━━━ Task material ━━━

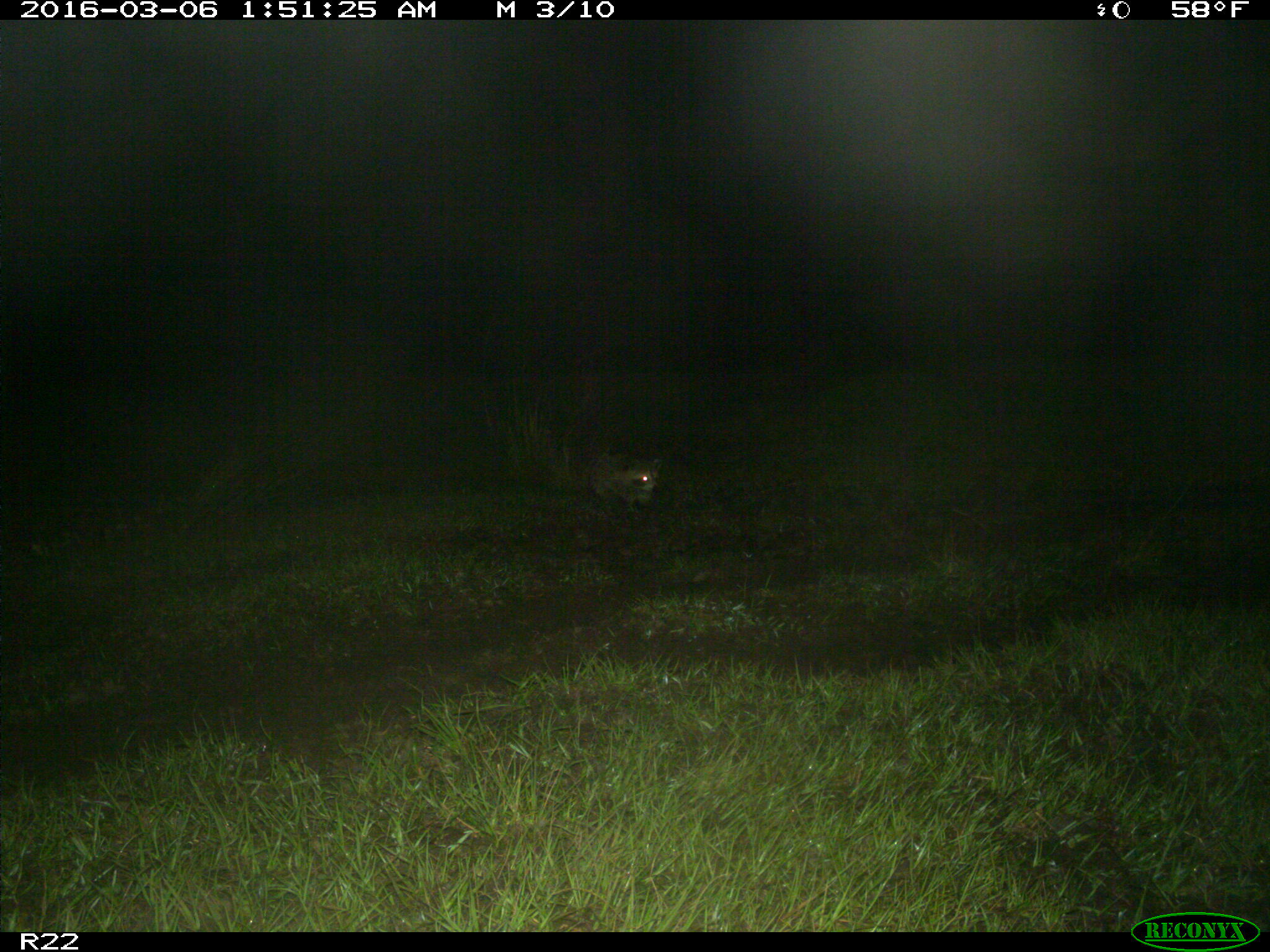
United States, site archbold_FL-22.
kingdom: Animalia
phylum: Chordata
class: Mammalia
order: Carnivora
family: Procyonidae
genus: Procyon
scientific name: Procyon lotor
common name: common raccoon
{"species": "Procyon lotor (common raccoon)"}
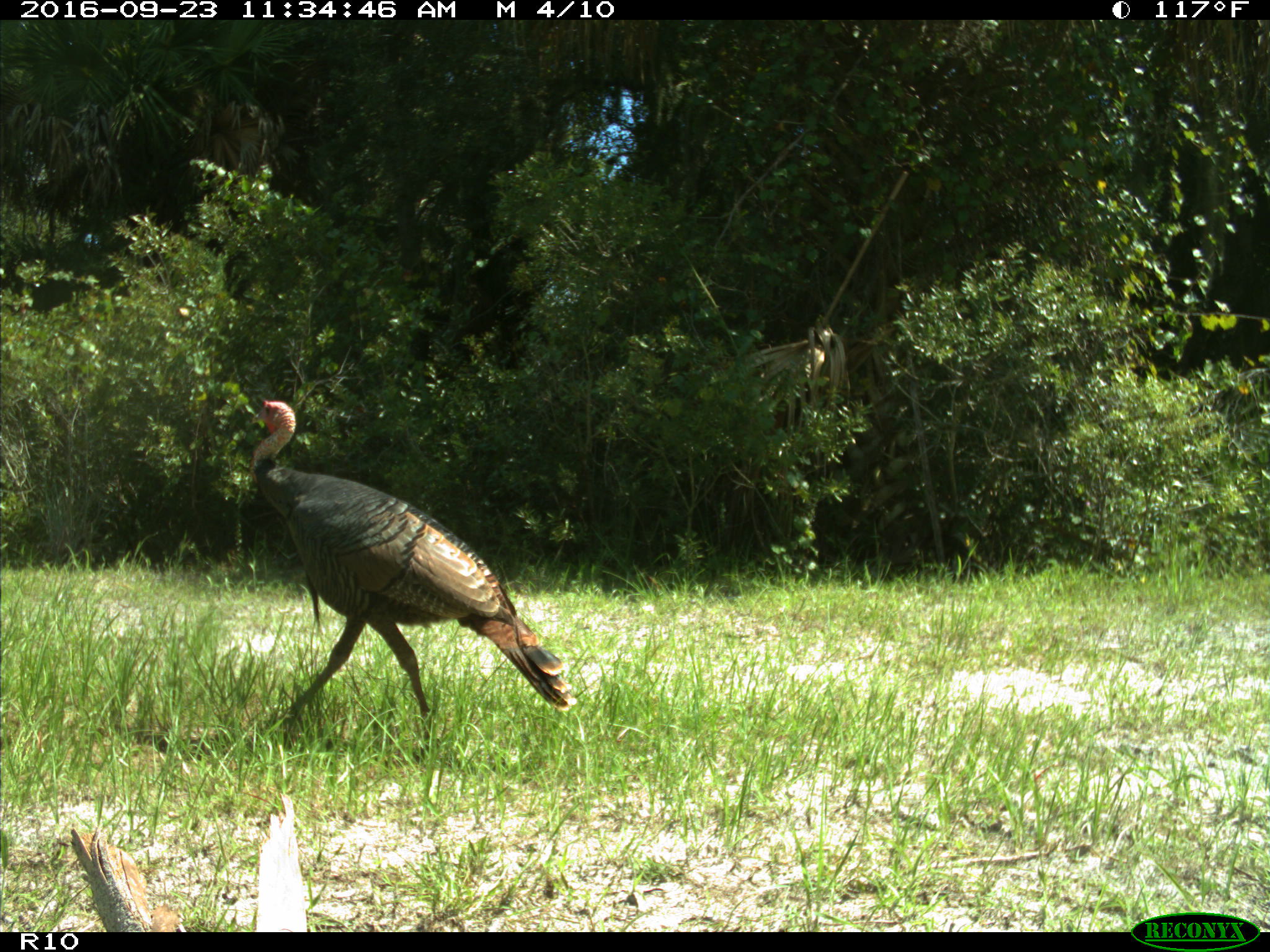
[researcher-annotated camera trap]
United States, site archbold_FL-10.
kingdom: Animalia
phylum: Chordata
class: Aves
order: Galliformes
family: Phasianidae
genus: Meleagris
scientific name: Meleagris gallopavo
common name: wild turkey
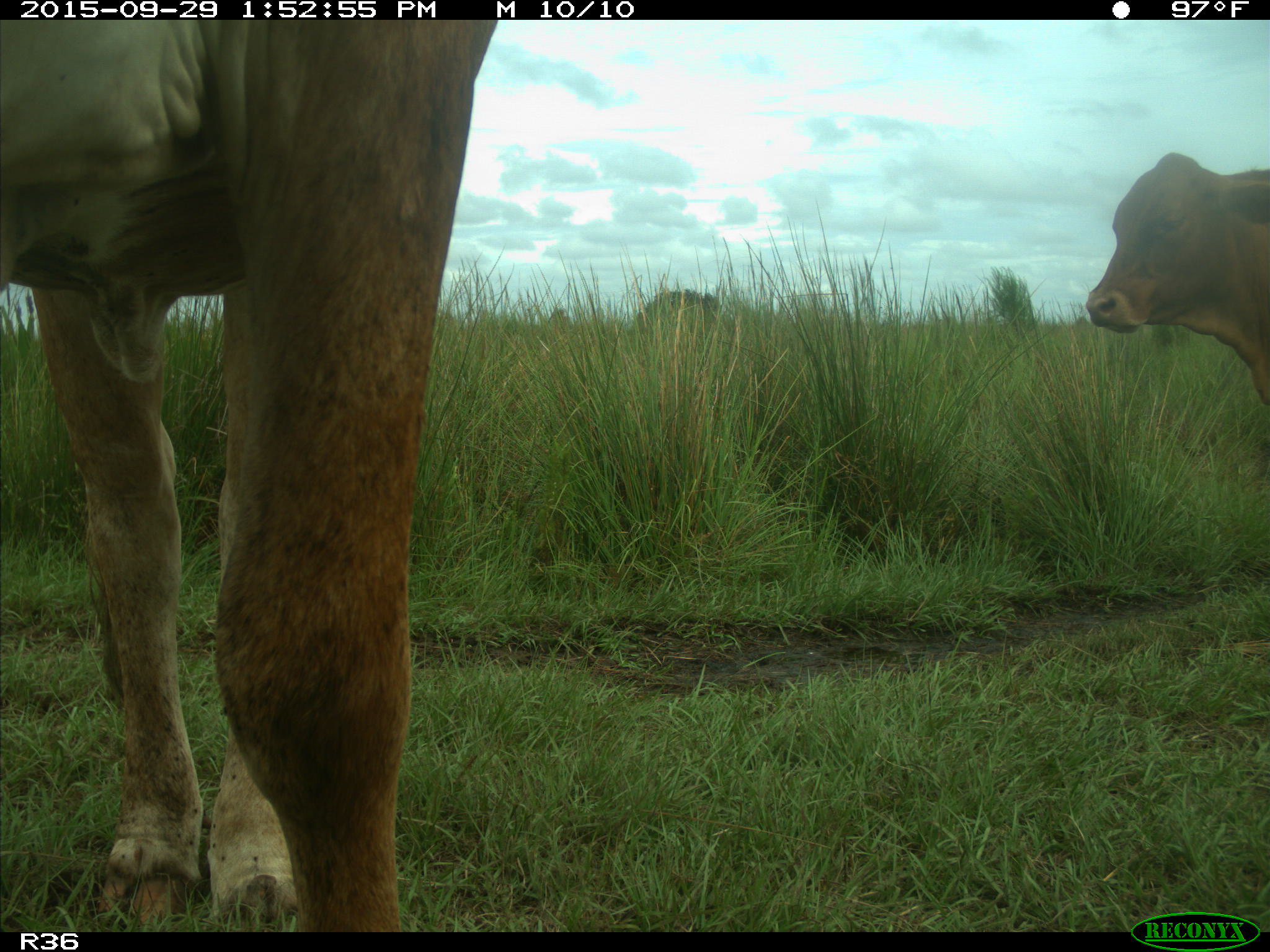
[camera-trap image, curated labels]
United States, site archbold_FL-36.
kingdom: Animalia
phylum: Chordata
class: Mammalia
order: Artiodactyla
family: Bovidae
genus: Bos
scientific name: Bos taurus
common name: domestic cow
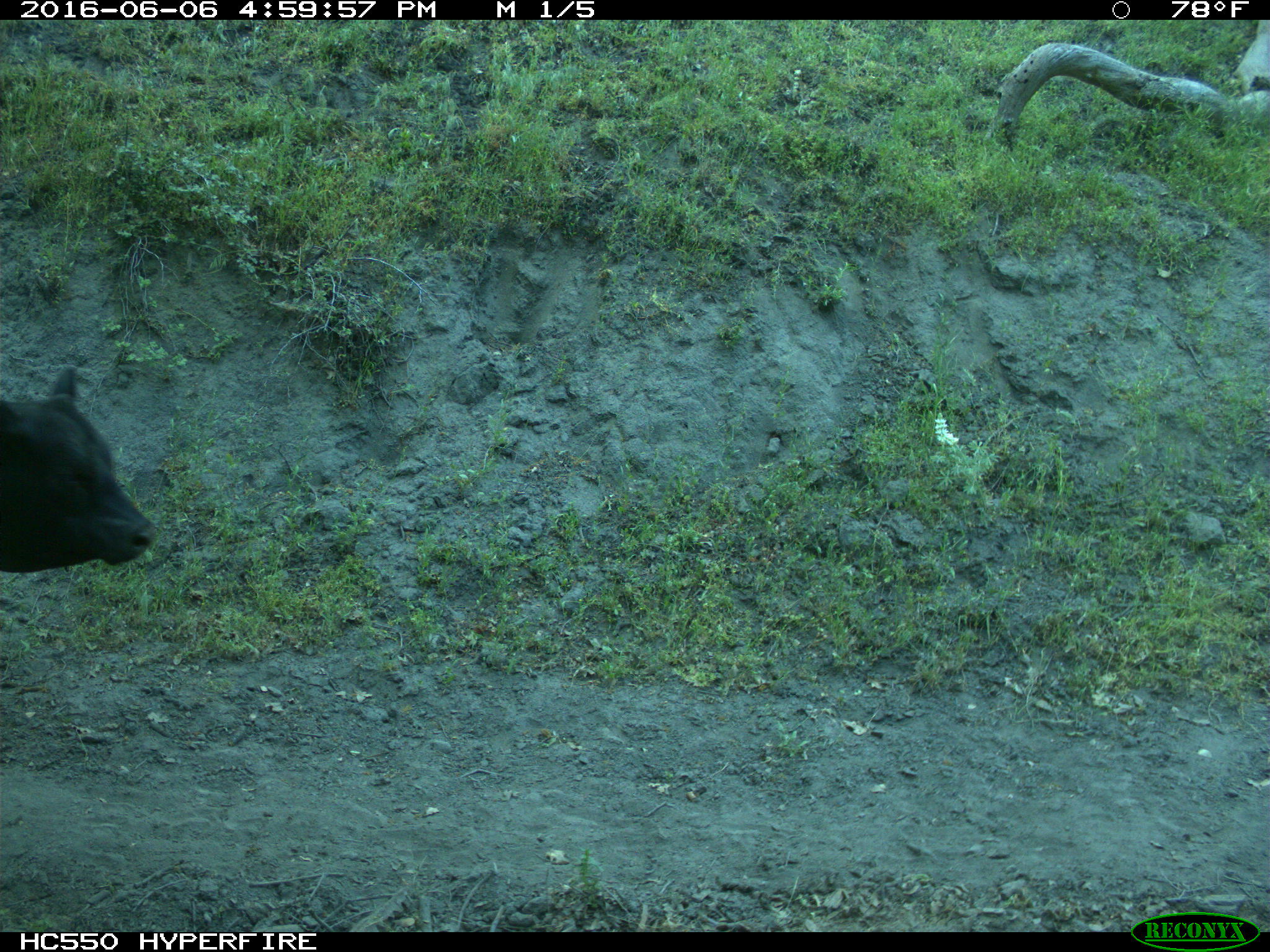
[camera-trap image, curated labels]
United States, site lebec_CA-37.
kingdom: Animalia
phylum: Chordata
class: Mammalia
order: Artiodactyla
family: Bovidae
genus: Bos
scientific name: Bos taurus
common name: domestic cow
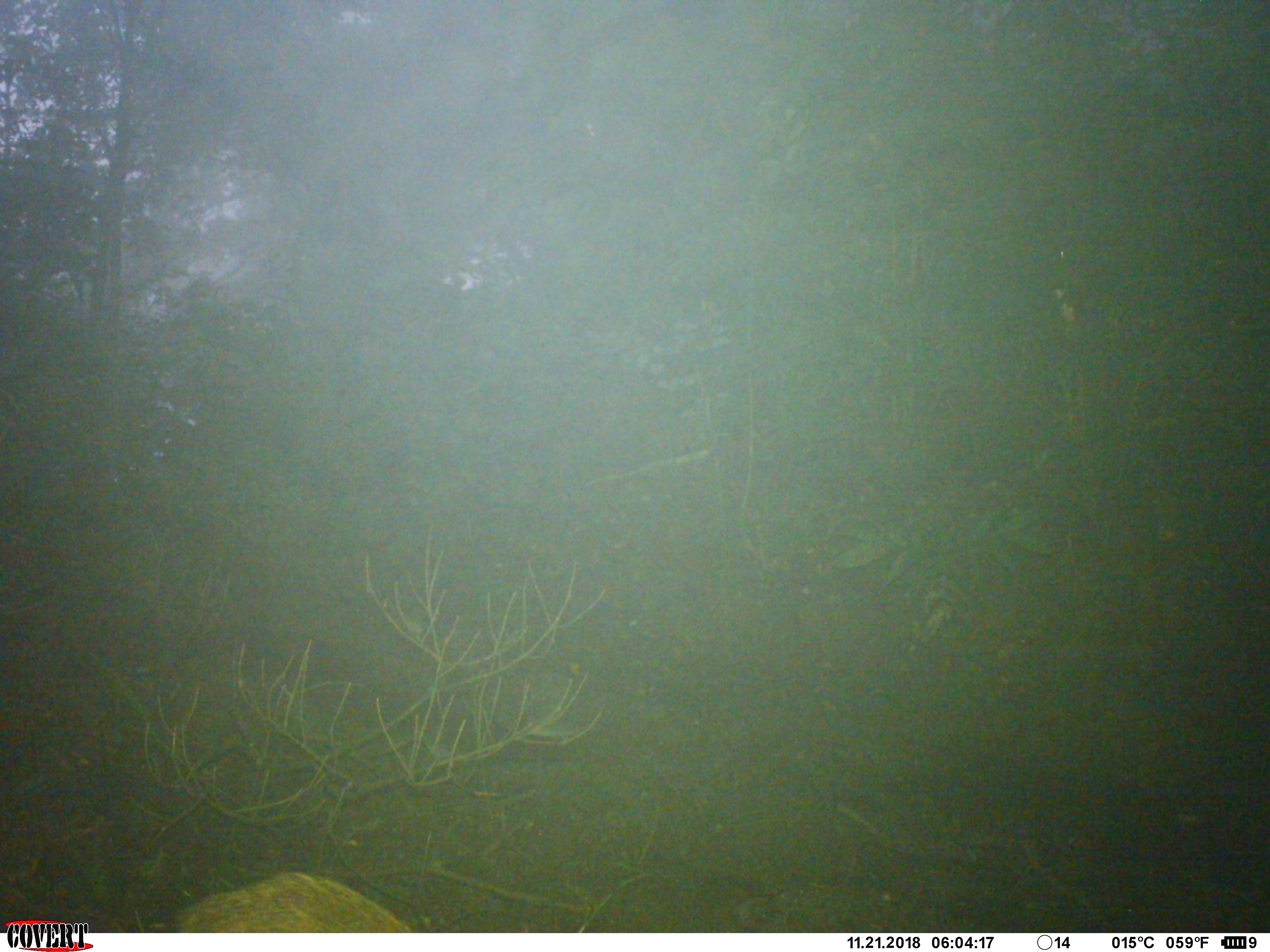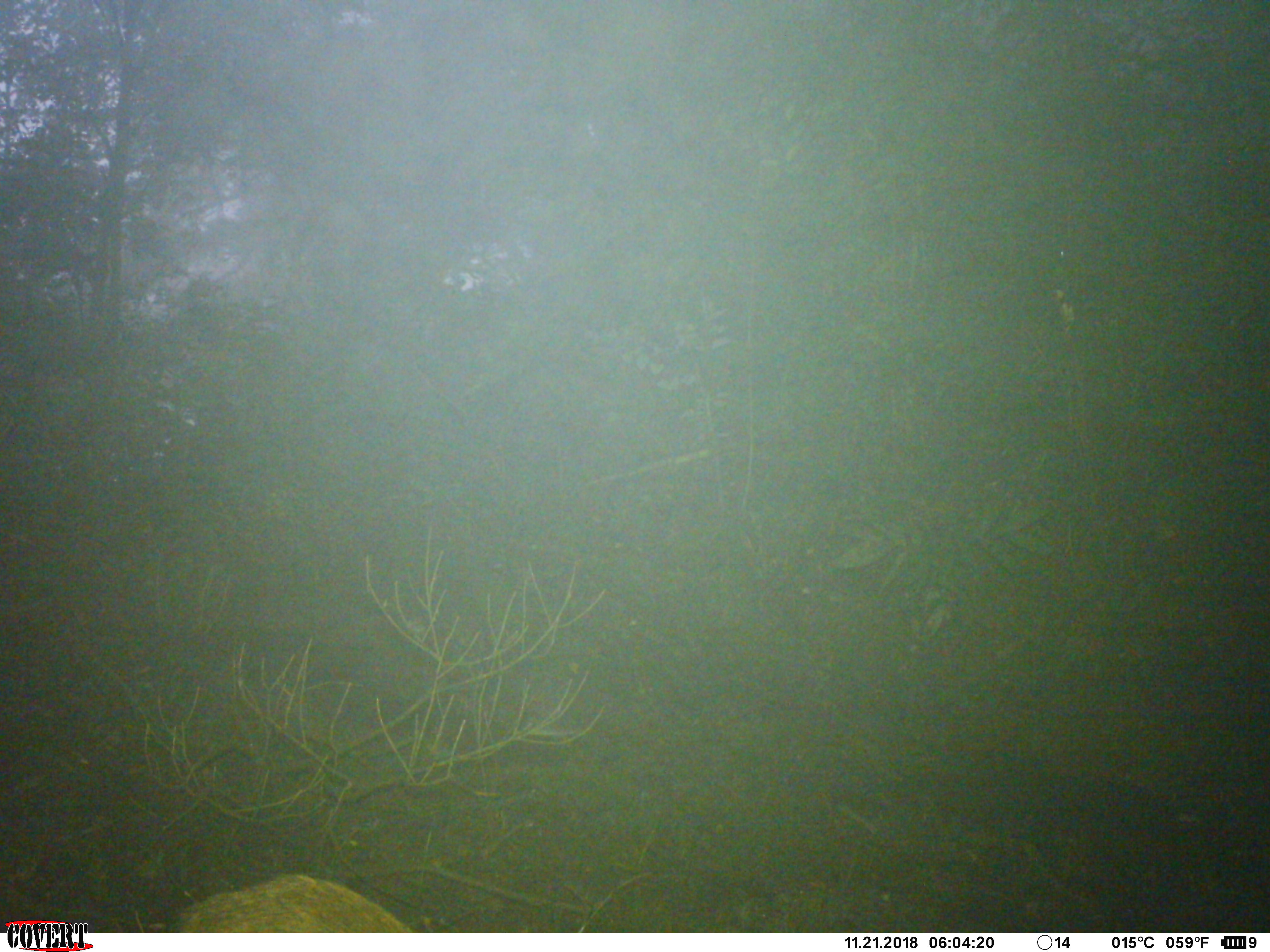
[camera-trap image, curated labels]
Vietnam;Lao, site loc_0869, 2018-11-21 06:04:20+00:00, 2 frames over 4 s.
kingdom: Animalia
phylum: Chordata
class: Mammalia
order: Artiodactyla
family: Suidae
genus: Sus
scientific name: Sus scrofa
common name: eurasian wild pig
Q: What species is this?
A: Eurasian wild pig (Sus scrofa).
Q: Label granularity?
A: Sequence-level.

━━━

**What you have to do:**
An exact reproduction of the data is required, with pictures excluded.

**Response to the task:**
United States, site archbold_FL-22.
kingdom: Animalia
phylum: Chordata
class: Mammalia
order: Carnivora
family: Procyonidae
genus: Procyon
scientific name: Procyon lotor
common name: common raccoon
{"species": "Procyon lotor (common raccoon)"}
[researcher-annotated camera trap]
United States, site archbold_FL-10.
kingdom: Animalia
phylum: Chordata
class: Aves
order: Galliformes
family: Phasianidae
genus: Meleagris
scientific name: Meleagris gallopavo
common name: wild turkey
[camera-trap image, curated labels]
United States, site archbold_FL-36.
kingdom: Animalia
phylum: Chordata
class: Mammalia
order: Artiodactyla
family: Bovidae
genus: Bos
scientific name: Bos taurus
common name: domestic cow
[camera-trap image, curated labels]
United States, site lebec_CA-37.
kingdom: Animalia
phylum: Chordata
class: Mammalia
order: Artiodactyla
family: Bovidae
genus: Bos
scientific name: Bos taurus
common name: domestic cow
[camera-trap image, curated labels]
Vietnam;Lao, site loc_0869, 2018-11-21 06:04:20+00:00, 2 frames over 4 s.
kingdom: Animalia
phylum: Chordata
class: Mammalia
order: Artiodactyla
family: Suidae
genus: Sus
scientific name: Sus scrofa
common name: eurasian wild pig
Q: What species is this?
A: Eurasian wild pig (Sus scrofa).
Q: Label granularity?
A: Sequence-level.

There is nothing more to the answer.